Using the data below, work out how many lines contain "design", and report only that number.

::: EXTRACTED MATERIAL

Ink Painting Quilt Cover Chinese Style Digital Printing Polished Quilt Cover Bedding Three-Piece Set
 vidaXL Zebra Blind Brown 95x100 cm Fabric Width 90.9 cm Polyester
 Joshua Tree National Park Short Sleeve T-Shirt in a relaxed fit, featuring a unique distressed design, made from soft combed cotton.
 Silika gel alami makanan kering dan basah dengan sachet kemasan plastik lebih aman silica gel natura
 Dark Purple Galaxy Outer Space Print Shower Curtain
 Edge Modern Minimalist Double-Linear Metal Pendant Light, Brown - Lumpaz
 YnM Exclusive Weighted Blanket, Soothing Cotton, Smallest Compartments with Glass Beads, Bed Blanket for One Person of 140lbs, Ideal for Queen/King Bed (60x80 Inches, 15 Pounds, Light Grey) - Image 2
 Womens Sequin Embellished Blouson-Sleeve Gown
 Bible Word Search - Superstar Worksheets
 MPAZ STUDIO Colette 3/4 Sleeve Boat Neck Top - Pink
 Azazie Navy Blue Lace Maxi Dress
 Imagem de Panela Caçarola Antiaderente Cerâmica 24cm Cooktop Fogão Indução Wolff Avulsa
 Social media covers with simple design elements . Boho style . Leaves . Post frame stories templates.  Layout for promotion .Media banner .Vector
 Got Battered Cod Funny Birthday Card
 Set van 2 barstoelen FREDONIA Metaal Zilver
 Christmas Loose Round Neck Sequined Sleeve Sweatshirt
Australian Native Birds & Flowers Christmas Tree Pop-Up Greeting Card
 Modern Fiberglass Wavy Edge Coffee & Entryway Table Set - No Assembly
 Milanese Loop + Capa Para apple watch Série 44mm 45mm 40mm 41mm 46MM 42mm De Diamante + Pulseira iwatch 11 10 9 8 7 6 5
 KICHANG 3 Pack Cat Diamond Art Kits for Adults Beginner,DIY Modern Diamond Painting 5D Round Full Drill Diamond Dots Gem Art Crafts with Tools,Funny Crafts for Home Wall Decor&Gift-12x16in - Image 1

::::::

* [EXERCISE RESULT]: 2